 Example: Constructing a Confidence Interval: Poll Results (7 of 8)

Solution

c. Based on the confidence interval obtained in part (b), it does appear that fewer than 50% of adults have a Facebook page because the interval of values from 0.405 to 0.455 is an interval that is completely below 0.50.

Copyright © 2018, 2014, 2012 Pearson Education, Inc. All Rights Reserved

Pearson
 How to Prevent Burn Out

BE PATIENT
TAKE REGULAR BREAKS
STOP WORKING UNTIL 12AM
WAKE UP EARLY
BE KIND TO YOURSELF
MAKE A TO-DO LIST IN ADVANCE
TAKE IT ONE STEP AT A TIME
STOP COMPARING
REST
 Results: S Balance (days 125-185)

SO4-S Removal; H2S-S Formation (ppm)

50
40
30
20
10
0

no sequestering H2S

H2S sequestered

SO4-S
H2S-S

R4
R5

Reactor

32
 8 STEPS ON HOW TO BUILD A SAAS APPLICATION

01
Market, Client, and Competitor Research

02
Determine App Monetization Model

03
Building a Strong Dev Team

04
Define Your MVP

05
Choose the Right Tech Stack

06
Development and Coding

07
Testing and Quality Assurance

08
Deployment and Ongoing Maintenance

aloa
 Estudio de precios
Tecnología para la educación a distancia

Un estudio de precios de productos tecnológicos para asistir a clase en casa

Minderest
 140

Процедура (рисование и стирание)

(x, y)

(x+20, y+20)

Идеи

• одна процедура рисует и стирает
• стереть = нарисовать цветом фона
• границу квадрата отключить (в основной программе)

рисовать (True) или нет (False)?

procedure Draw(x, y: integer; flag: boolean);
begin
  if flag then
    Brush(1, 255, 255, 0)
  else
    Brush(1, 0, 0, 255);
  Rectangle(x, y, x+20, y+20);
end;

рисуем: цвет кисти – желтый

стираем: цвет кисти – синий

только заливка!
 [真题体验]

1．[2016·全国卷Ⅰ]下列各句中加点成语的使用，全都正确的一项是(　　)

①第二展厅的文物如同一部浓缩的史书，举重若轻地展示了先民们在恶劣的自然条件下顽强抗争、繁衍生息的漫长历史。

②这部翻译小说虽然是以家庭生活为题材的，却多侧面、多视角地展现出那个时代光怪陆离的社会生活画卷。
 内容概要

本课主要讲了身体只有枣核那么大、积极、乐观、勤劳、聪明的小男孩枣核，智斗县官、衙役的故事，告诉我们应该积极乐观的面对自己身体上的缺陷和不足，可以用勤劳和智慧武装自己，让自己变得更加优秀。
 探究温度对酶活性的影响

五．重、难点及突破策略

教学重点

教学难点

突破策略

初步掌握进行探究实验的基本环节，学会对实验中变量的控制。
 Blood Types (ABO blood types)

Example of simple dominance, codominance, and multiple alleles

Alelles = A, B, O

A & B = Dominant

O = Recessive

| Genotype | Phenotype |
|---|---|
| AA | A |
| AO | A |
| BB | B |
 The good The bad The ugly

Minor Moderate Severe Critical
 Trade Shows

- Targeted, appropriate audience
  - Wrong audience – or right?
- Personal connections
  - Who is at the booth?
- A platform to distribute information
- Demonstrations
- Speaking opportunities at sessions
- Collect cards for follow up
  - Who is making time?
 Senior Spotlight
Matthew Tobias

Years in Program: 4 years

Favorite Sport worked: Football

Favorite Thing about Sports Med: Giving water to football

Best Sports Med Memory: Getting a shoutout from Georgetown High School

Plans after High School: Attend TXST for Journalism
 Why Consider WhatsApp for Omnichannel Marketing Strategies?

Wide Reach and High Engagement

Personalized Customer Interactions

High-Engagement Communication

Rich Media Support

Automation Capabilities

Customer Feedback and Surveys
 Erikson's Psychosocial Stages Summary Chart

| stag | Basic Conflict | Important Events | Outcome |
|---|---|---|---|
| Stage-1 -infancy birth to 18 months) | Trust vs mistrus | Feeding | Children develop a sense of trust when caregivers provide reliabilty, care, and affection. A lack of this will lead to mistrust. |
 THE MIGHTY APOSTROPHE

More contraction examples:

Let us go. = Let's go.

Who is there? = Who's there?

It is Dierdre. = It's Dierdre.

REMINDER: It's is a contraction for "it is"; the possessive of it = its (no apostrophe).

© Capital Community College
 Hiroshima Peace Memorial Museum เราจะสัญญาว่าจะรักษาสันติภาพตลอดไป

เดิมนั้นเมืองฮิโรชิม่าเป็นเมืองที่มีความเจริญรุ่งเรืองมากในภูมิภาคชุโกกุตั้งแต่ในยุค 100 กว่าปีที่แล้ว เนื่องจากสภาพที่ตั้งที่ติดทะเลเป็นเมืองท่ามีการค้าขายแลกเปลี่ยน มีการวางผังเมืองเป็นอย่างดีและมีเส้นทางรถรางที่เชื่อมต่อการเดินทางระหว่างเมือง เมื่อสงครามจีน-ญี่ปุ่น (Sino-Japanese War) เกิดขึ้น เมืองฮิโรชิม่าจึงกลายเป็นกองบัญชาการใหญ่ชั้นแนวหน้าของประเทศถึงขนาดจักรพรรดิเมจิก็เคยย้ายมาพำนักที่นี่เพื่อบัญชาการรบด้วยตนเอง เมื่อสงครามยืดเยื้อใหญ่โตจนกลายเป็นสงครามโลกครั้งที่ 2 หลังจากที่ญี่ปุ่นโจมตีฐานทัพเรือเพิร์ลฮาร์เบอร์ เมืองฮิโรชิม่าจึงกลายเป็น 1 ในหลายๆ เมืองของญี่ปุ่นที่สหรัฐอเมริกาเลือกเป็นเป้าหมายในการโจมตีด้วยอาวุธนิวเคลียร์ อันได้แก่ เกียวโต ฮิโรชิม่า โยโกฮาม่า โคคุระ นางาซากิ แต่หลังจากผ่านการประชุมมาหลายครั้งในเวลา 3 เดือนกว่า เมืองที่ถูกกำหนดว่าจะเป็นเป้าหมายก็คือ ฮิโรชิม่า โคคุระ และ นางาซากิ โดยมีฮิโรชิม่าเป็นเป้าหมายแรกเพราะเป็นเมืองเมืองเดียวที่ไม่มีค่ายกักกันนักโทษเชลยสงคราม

________________________

TASK PROMPT:
Looking at the records above, return exactly the lines from the line with "Brush(1, 255, 255, 0)" to the line with "Genotype | Phenotype |", both ends included.

RESPONSE BOX:
    Brush(1, 255, 255, 0)
  else
    Brush(1, 0, 0, 255);
  Rectangle(x, y, x+20, y+20);
end;

рисуем: цвет кисти – желтый

стираем: цвет кисти – синий

только заливка!
 [真题体验]

1．[2016·全国卷Ⅰ]下列各句中加点成语的使用，全都正确的一项是(　　)

①第二展厅的文物如同一部浓缩的史书，举重若轻地展示了先民们在恶劣的自然条件下顽强抗争、繁衍生息的漫长历史。

②这部翻译小说虽然是以家庭生活为题材的，却多侧面、多视角地展现出那个时代光怪陆离的社会生活画卷。
 内容概要

本课主要讲了身体只有枣核那么大、积极、乐观、勤劳、聪明的小男孩枣核，智斗县官、衙役的故事，告诉我们应该积极乐观的面对自己身体上的缺陷和不足，可以用勤劳和智慧武装自己，让自己变得更加优秀。
 探究温度对酶活性的影响

五．重、难点及突破策略

教学重点

教学难点

突破策略

初步掌握进行探究实验的基本环节，学会对实验中变量的控制。
 Blood Types (ABO blood types)

Example of simple dominance, codominance, and multiple alleles

Alelles = A, B, O

A & B = Dominant

O = Recessive

| Genotype | Phenotype |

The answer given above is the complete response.